Haten abraça esta monstruosidade, reivindicando-a como símbolo de transgressão e inovação. “Eu Sou um Monstro” fala diretamente ao coração daqueles que se aventuram pelo desconhecido, pelos domínios onde a arte desafia, provoca e transforma. 

“Eu Sou um Monstro” emerge como um espelho da alma artística, inspirada pela vida da figura enigmática de Francis Bacon, e alimentada pela própria vivência de Haten. A peça desdobra-se em uma narrativa que flerta com a autobiografia, entrelaçando as vidas de seus personagens com a do próprio criador, num diálogo que questiona a essência da criação, da monstruosidade e da beleza que reside no ato de criar. 

A jornada de Haten neste trabalho é uma solitária, embora rica em colaborações pontuais que enriquecem o tecido de sua criação. O processo é íntimo, uma constante fermentação de ideias que habitam o criador até se materializarem em cena. “Eu Sou um Monstro” nasce dessa introspecção, revelando-se em camadas de significado que convidam o espectador a um encontro singular com o artista e sua obra. 

Eu sou o Monstro
Foto: Fause Haten



O artista respondeu algumas pergunta sobre seu processo criativo e obras:

Fause, esse é o seu terceiro trabalho no teatro?

Trabalhos autorais sim, esse é o meu terceiro texto. Os 3 são solos com textos e direção minhas, além do fato de a minha persona sempre estar presente no palco e no texto como personagem.

Eu inclusive considero que são uma trilogia. “A Feia Lulu” (2014) era um texto que tratava da vida de um estilista de moda, Yves Saint Laurent. “Lili Marlene, um anti Musical” (2017) conta a história de um ator transformista, o Lili. E “Eu sou um Monstro” trata de um acontecimento na vida de um artista visual.

Essas escolhas não foram propositais, acabaram acontecendo, mas como eu sou estilista de moda, ator e artista plástico, tem sido uma ótima oportunidade pensar essas vidas no palco em paralelo à minha.

E por que são sempre solos? Seu processo é coletivo ou solitário?

O “Lili Marlene” eu tinha uma banda no palco comigo, e em “A Feia Lulu” eu tinha uma atriz convidada que fazia uma participação, mas de fato eram quase solos.
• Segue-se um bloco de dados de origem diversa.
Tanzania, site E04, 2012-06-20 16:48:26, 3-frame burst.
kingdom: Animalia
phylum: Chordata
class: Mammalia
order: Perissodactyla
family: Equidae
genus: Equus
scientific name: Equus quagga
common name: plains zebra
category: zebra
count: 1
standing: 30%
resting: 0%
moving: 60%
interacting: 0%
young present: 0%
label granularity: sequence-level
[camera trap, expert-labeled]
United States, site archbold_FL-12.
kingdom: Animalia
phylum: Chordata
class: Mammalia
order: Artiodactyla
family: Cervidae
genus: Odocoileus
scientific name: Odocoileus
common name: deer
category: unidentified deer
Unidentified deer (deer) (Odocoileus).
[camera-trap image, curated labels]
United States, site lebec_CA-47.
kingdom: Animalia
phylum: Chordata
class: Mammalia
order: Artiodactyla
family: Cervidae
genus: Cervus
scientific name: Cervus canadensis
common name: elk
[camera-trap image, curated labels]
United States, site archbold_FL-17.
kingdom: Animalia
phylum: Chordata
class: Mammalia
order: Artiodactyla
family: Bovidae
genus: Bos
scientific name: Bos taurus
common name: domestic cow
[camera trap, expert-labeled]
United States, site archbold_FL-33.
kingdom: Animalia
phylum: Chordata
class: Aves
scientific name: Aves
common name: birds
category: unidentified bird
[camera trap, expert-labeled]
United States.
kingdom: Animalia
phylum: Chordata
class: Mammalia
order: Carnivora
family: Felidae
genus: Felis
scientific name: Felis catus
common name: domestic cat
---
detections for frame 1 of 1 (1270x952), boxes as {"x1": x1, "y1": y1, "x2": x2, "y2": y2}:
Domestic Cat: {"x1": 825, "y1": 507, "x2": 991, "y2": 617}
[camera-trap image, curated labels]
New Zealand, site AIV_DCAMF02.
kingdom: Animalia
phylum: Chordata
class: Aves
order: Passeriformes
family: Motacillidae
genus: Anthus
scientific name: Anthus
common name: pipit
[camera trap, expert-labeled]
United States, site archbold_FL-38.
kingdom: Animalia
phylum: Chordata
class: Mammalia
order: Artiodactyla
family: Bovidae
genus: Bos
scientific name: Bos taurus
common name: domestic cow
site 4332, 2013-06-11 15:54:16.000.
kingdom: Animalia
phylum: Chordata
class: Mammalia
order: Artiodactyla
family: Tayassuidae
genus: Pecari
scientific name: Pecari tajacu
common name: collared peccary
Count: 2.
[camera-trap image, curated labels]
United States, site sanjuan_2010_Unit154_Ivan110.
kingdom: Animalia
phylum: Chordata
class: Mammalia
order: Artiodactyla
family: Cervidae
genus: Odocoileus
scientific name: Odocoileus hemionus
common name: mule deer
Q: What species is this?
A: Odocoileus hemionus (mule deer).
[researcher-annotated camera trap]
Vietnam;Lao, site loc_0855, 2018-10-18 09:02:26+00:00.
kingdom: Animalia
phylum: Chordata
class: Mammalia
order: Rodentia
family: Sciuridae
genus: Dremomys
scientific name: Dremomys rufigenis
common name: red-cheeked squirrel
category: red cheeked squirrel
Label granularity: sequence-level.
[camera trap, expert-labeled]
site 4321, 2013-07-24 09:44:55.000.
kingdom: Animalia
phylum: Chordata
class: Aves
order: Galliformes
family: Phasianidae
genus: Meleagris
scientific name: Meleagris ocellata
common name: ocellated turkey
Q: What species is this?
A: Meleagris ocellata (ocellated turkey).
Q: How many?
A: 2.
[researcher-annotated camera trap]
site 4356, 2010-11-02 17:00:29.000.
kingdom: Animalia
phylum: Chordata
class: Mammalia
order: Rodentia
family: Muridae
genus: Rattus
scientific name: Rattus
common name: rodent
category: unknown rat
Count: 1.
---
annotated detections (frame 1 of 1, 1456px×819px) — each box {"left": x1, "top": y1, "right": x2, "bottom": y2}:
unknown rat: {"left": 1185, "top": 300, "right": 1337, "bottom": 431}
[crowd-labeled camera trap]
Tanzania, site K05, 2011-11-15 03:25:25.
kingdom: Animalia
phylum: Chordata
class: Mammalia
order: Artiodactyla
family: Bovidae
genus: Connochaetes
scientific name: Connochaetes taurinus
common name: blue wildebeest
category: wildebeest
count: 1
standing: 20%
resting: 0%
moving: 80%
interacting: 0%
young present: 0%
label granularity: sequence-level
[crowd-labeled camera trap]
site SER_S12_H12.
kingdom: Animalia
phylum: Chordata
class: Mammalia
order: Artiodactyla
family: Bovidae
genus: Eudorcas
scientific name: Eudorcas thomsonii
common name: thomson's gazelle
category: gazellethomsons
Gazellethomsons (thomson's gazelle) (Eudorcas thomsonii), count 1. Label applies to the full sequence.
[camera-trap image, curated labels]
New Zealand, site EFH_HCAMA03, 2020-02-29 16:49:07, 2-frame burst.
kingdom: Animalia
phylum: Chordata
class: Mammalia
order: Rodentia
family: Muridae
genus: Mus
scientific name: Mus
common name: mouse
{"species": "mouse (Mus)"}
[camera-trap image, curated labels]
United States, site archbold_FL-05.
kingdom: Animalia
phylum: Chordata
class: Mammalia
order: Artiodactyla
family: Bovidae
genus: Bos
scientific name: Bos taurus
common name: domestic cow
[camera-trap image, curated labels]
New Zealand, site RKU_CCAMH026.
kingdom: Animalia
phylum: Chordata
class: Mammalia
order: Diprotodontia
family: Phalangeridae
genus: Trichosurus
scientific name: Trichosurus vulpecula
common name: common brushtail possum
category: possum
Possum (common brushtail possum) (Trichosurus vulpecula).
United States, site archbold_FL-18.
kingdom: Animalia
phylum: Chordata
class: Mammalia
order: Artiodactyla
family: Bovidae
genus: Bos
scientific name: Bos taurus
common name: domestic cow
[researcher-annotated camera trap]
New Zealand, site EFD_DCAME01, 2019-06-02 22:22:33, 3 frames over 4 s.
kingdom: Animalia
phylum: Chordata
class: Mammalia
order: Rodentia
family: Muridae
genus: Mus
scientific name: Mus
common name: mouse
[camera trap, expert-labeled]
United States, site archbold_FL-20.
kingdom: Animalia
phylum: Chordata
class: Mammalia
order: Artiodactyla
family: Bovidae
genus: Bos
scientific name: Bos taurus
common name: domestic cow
Eu vivo em estado permanente de criação. Tenho os textos 24h por dia se desenvolvendo dentro de mim. Como tenho um entendimento cênico, já vou escrevendo e pensando espacialmente e esteticamente o trabalho. Eu vou pesquisando, tenho ideias, escrevo, faço imagens, faço pequenas performances e vou juntando esse material.

Quando eu menos vejo, o trabalho está pronto e não tem nenhum outro criador comigo no processo. Pelo menos não na criação central. Mas tenho parcerias importantes de artistas que estão sempre por perto e na hora de subir no palco uma série de parceiros geniais tem me acompanhado e contribuído com minhas obras.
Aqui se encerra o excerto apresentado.